At a time when, 70 years after Mao’s victory, the country’s political leadership contains almost no prominent women at all, that is a particularly apposite message to hear. Sun created his own bank for China but under his name, and listed all its assets in his papers under ‘family affairs’. Jung Chang is the internationally bestselling author of Wild Swans: Three Daughters of China ; Mao: The Unknown Story (with Jon Halliday); and Empress Dowager Cixi: The Concubine who Launched Modern China .Trained as a missionary himself in the United States, he found ways for all six of his children to gain American college degrees. She makes such complicated moments in history so easy to understand and after reading this I feel like I’m a FOUNTAIN of knowledge on the politics of twentieth-century China. There are good men and women in this historical too, and Chang is very clear who they were and of her own sympathies with them. A former imperial concubine, this extraordinary woman had seized power through a palace coup after her husband’s death in 1861, whereupon she had begun to bring the medieval country into the modern age. Soong Ei-ling (Big Sister), the eldest of the children, was “the first Chinese woman to be educated in the United States.

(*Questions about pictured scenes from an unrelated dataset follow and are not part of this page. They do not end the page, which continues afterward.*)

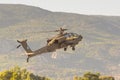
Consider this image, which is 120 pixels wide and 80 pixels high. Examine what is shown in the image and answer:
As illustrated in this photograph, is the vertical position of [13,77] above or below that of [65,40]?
below

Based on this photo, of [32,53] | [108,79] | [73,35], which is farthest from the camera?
[108,79]

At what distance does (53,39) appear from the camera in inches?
2717

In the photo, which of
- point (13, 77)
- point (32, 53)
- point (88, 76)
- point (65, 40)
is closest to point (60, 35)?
point (65, 40)

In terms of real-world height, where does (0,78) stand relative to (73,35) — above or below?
below

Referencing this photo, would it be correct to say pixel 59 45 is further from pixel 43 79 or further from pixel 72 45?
pixel 43 79

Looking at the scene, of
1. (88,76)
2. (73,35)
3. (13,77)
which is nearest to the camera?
(73,35)

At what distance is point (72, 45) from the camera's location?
70.9 m

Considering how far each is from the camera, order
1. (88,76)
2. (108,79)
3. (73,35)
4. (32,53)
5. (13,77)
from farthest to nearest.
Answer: (108,79), (88,76), (13,77), (73,35), (32,53)

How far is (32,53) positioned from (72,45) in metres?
7.28

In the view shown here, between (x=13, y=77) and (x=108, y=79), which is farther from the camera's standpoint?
(x=108, y=79)

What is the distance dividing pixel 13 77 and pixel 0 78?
4927 millimetres

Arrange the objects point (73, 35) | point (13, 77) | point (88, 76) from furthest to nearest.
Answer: point (88, 76) → point (13, 77) → point (73, 35)

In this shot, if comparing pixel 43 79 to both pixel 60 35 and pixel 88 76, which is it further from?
pixel 60 35

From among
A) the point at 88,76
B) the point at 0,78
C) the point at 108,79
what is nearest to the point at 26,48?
the point at 0,78
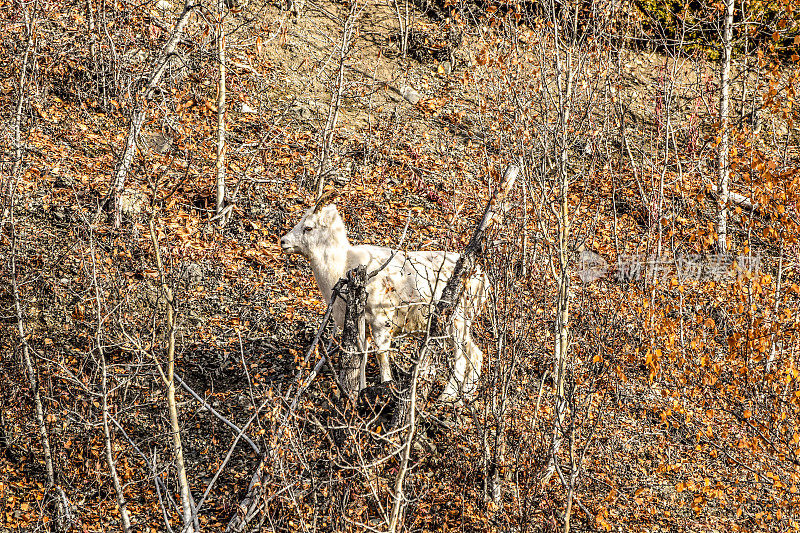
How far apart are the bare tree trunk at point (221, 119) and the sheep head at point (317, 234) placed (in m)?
4.12

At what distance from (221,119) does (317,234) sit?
4.45 m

While the book is fairly positive on this family you see the Soong's and Kung’s helping themselves to public funds. I wish the focus is more on the sisters right from the start because that last 100 pages was really interesting on how the sisters were being manipulative, empowering and they did play significant roles in China history. Chang relates a strange story that explains how Chiang managed to lose to Mao even though his armies were battle-tested and much stronger than the guerrillas who made up the Red Army. Benefiting from Soviet support, and an alliance with China’s Communist party (CCP), in 1927 Chiang became head of a new, nominally unified nationalist state.To calculate the overall star rating and percentage breakdown by star, we don’t use a simple average. By turns intimate and epic, Jung Chang reveals the lives of three extraordinary women who helped shape twentieth-century China. For a biography supposedly focussing on the three most famous women in Chinese history I found it strange that the initial chapters deal with men (Sun Yat-sen and the girls’ father). She miscarried during a traumatic escape, and was subsequently – to her great sorrow – unable to have children.

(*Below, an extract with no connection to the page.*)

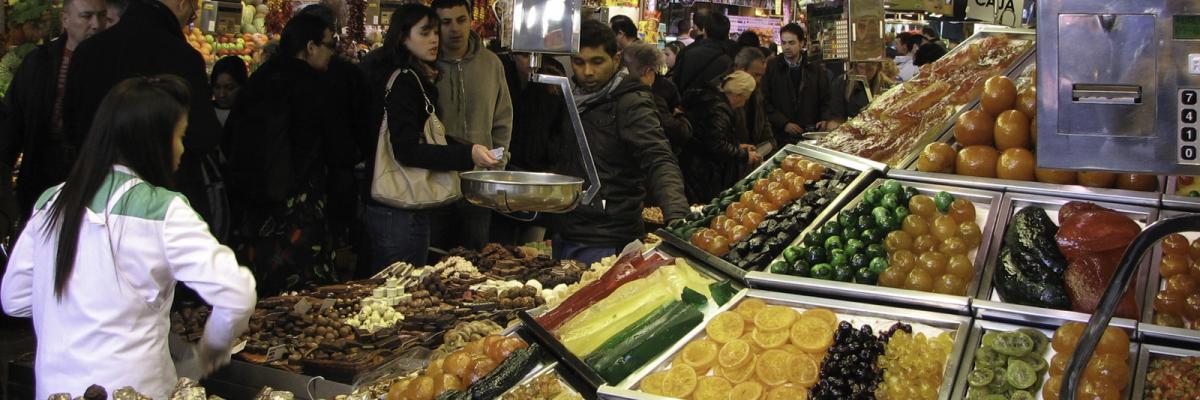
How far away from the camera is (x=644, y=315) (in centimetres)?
330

And he was a violent man with a volcanic temper who frequently beat his first wife and concubines (Little Sister was effectively his fourth wife). I read it as a part of the monthly reading for December 2023 - January 2024 at Non Fiction Book Club group.Charlie Soong, the father of the three sisters has a side of him that is Methodist preacher, and the other, a calculating businessman. Seagrave also wrote a bio on the infamous Empress Dowager Cixi/Tzu Hsi Dragon Lady: The Life and Legend of the Last Empress of China which I also read and enjoyed. As with her previous books, most famously Wild Swans , it is Chang’s sympathetic, storyteller’s eye ― her attention to deeply human detail during the most extraordinary circumstances ― that makes her work remarkable.

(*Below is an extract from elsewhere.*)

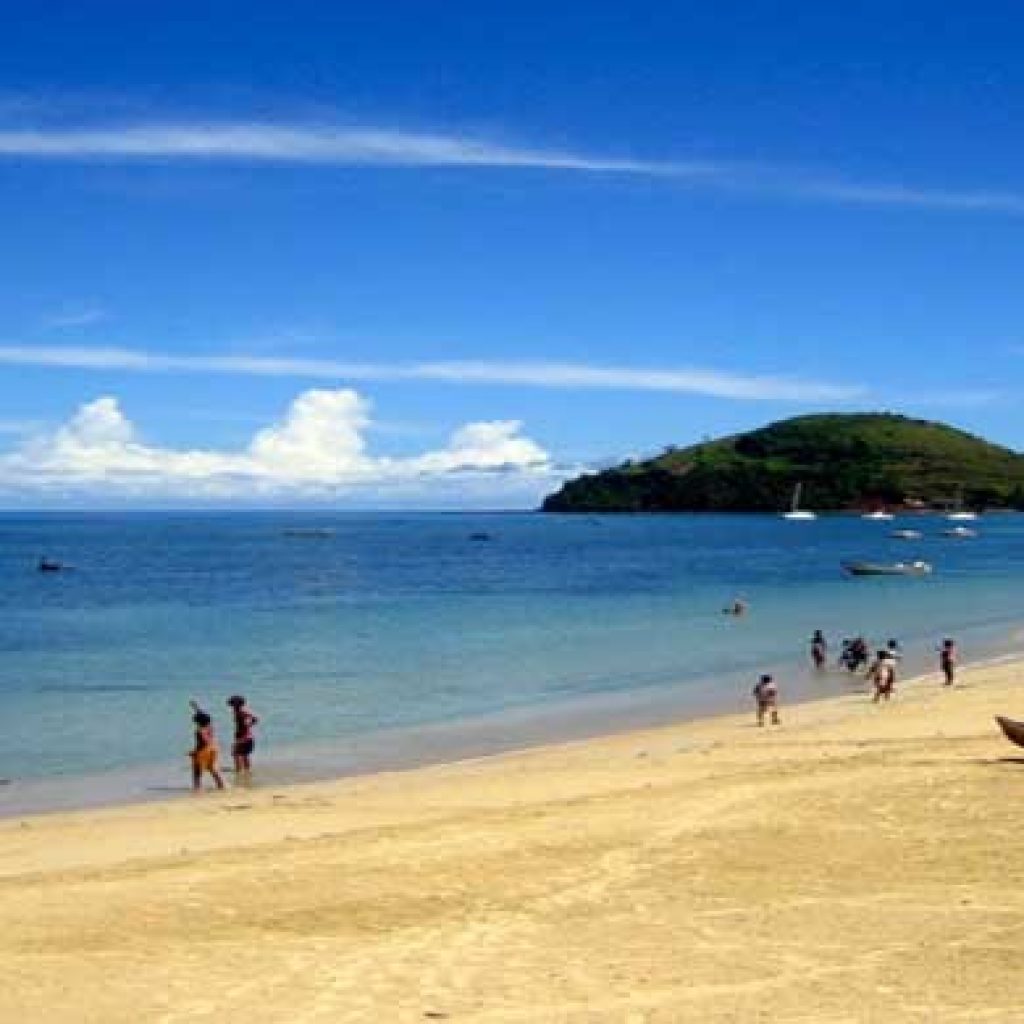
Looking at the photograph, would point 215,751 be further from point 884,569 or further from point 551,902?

The sisters are viewed through the lens of their role relative to men, rather than in their own right.Ailing was not interested and went on to marry a businessman, HH Kung; the couple would accumulate one of the greatest personal fortunes of 20th-century China. As a translator and advisor she is important to her husband (he also seems co-dependent, with her, later his son and maybe his previous wife and concubines).